文件摘錄:
0x0
最近在做一些JVM啟動加速的工作,用Instrumentation做了個agent,會調用retransformClasses之類的修改字節碼,這一部分的工作主要是省去了類查找的開銷,對於JVM對類的解析,驗證和鏈接等開銷還是存在的。
於是准備結合JEP 310 AppCDS來做,因為CDS可以省去JVM解析等開銷(實際上,AppCDS不能完成這個場景,用了內部的EagerCDS,這里就不能展開,如果后期開源了倒是可以說說,這里用AppCDS不影響描述)。
結果就遇到AppCDS+JVMTI agent跑的時候JVM Crash🤔。可以確定JVM是支持AppCDS+JVMTI的
兩者結合的時候有一些問題,也有一些解決 方案 ,這些patch解決問題的問題是JVMTI動態修改bootclasspath/classpath導致dumptime和runtime不一樣。和這個問題的場景不一樣,所以可以確定與這些patch無關。
0x1
crash后的hs_err部分如下:
#
# A fatal error has been detected by the Java Runtime Environment:
#
# SIGSEGV (0xb) at pc=0x00007ffff558cfbc, pid=7854, tid=7880
#
# JRE version: OpenJDK Runtime Environment (11.0.7) (slowdebug build 11.0.7-internal+0-adhoc.qingfengyy.ajdk)
# Java VM: OpenJDK 64-Bit Server VM (slowdebug 11.0.7-internal+0-adhoc.qingfengyy.ajdk, mixed mode, sharing, tiered, compressed oops, g1 gc, linux-amd64)

作答說明:
1 > 把文件摘錄中的這句話譯成英文:「最近在做一些JVM啟動加速的工作,用Instrumentation做了個agent,會調用retransformClasses之類的修改字節碼,這一部分的工作主要是省去了類查找的開銷,對於JVM對類的解析,驗證和鏈接等開銷還是存在的。」
2 > 請判斷下列三項說法是否符合文件摘錄,各答「是」或「否」,並照錄文件摘錄中起決定作用的原文:(a) 文中的agent會調用retransformClasses來修改字節碼;(b) 崩潰時的JRE版本是OpenJDK 11.0.7;(c) 文中認為那些patch與這次崩潰有關。
3 > 根據文件摘錄,JVM崩潰時偵測到的是哪種信號?
以下各行與本練習完全無關。

擷取各行:
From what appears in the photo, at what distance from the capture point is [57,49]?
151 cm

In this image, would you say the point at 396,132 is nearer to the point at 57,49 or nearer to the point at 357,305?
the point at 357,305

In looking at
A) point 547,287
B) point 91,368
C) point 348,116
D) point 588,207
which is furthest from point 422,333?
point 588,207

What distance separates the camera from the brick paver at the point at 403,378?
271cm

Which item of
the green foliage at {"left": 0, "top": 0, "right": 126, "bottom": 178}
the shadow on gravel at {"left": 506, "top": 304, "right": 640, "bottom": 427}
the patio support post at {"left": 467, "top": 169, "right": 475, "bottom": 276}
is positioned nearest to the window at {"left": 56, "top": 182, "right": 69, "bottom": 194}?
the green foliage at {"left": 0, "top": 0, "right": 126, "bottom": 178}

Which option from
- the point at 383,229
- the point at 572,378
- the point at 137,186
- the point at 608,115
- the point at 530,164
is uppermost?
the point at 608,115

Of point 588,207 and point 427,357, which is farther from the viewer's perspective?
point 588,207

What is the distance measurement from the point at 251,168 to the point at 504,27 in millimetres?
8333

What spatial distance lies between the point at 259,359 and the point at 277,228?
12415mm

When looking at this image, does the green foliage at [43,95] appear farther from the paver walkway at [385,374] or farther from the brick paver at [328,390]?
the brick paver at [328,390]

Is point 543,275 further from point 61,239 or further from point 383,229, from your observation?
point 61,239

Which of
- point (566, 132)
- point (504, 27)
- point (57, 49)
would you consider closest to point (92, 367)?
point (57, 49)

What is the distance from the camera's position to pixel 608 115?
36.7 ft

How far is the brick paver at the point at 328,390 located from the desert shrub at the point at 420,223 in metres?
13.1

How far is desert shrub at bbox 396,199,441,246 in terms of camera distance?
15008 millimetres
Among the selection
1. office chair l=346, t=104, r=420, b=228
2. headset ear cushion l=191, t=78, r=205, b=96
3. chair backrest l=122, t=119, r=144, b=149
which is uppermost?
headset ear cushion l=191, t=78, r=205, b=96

依序作答:
1 > Recently I've been doing some work on speeding up JVM startup, and built an agent with Instrumentation that calls methods such as retransformClasses to modify bytecode; this part of the work mainly eliminates the overhead of class lookup, but the JVM's overhead for parsing, verifying and linking classes still remains.

2 >
(a) 是:「會調用retransformClasses之類的修改字節碼」
(b) 是:「OpenJDK Runtime Environment (11.0.7)」
(c) 否:「可以確定與這些patch無關」

3 > SIGSEGV (0xb)。